Static API headers

In reinforcing the security of our API endpoints, we've implemented a StaticX-API-KEY Header mechanism.

This approach combines security with flexibility, allowing for unique client identification while offering the capability to adapt to changing security needs.

The process involves issuing a unique API key during client onboarding, providing a personalized identifier for the your API requests.
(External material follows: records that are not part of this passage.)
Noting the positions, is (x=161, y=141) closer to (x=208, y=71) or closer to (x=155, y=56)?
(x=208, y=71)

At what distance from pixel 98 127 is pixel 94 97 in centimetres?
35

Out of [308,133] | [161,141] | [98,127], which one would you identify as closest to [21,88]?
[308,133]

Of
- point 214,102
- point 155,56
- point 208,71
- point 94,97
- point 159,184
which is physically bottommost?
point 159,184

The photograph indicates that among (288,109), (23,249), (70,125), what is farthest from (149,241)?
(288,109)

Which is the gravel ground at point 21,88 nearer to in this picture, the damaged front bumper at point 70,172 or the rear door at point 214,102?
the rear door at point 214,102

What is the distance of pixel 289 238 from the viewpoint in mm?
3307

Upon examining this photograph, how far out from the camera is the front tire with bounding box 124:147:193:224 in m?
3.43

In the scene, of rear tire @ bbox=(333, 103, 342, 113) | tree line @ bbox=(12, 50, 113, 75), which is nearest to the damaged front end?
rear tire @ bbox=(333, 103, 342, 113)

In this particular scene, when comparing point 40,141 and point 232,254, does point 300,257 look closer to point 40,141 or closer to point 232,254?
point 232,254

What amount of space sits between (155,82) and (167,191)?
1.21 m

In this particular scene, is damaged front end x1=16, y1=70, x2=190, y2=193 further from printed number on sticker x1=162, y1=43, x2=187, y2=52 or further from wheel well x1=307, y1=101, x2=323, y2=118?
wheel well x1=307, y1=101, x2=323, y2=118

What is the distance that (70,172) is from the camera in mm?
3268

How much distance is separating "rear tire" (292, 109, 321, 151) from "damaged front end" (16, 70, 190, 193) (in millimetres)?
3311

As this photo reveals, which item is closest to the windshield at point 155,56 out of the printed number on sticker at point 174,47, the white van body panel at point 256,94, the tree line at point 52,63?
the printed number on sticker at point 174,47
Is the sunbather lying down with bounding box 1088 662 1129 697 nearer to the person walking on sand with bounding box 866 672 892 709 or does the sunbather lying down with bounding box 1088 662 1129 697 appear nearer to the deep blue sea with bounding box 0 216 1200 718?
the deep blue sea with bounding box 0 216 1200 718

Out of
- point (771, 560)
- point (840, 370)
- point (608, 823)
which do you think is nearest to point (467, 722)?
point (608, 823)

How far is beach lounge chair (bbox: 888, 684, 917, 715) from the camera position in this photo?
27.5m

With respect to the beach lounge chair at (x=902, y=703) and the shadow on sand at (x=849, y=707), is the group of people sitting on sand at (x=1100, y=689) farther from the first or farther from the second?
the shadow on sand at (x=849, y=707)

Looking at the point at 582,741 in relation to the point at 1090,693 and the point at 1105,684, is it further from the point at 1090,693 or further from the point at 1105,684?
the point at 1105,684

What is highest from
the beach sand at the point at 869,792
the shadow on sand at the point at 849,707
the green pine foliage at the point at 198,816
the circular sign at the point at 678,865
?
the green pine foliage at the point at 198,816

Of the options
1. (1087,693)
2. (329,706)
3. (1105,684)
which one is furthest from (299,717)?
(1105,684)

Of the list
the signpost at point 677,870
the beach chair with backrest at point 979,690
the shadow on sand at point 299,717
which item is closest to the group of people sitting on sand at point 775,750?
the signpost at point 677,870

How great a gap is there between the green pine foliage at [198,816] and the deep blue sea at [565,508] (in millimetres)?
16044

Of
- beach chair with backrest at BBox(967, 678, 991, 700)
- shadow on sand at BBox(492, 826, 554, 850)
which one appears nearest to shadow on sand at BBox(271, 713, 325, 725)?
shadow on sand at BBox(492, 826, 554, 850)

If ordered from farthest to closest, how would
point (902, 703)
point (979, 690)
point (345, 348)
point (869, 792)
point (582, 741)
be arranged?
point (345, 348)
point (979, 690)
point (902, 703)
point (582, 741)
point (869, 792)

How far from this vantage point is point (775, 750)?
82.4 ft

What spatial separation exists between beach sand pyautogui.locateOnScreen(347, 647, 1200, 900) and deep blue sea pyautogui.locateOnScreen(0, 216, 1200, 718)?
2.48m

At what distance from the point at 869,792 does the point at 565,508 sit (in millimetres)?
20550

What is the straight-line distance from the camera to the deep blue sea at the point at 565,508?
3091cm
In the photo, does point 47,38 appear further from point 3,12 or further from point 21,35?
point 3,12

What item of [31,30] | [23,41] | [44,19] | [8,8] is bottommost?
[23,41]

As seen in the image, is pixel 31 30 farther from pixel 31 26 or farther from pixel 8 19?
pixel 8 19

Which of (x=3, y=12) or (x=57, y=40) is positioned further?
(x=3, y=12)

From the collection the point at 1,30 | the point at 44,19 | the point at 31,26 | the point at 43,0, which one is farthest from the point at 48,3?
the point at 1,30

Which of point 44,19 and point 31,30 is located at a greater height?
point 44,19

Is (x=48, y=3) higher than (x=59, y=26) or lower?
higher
The key, initially static, can be changed by Paymentology as per request, ensuring adaptability to evolving security needs.

❕

IMPORTANT

• X-API-KEY is applicable to ALL API's, including PaySecure API's.
• X-API-KEY length 1-32 (we recommend to use at least 16 characters)
• X-API-KEY can have special characters (there are no restricted characters)

Header inclusion

Each API request must include the X-API-KEY header for authentication purposes.

Example:

GET /api/resource
Host: api.example.com
X-API-KEY: your_static_api_key

Static Key issued at client onboarding

During client onboarding, a unique API key is issued, offering a personalized and secure identifier for the your API requests.

Changeable by Paymentology

The API key can be changed by Paymentology as required, providing a dynamic aspect to the security protocol.

If you require this to be changed you can lodge a request via our Customer Support platform.

Authentication and authorization

The presence and correctness of the X-API-KEY header is verified by the Paymentology server to authenticate the request.

The API key serves as an authorization token, allowing access to authorized users and preventing unauthorized entry.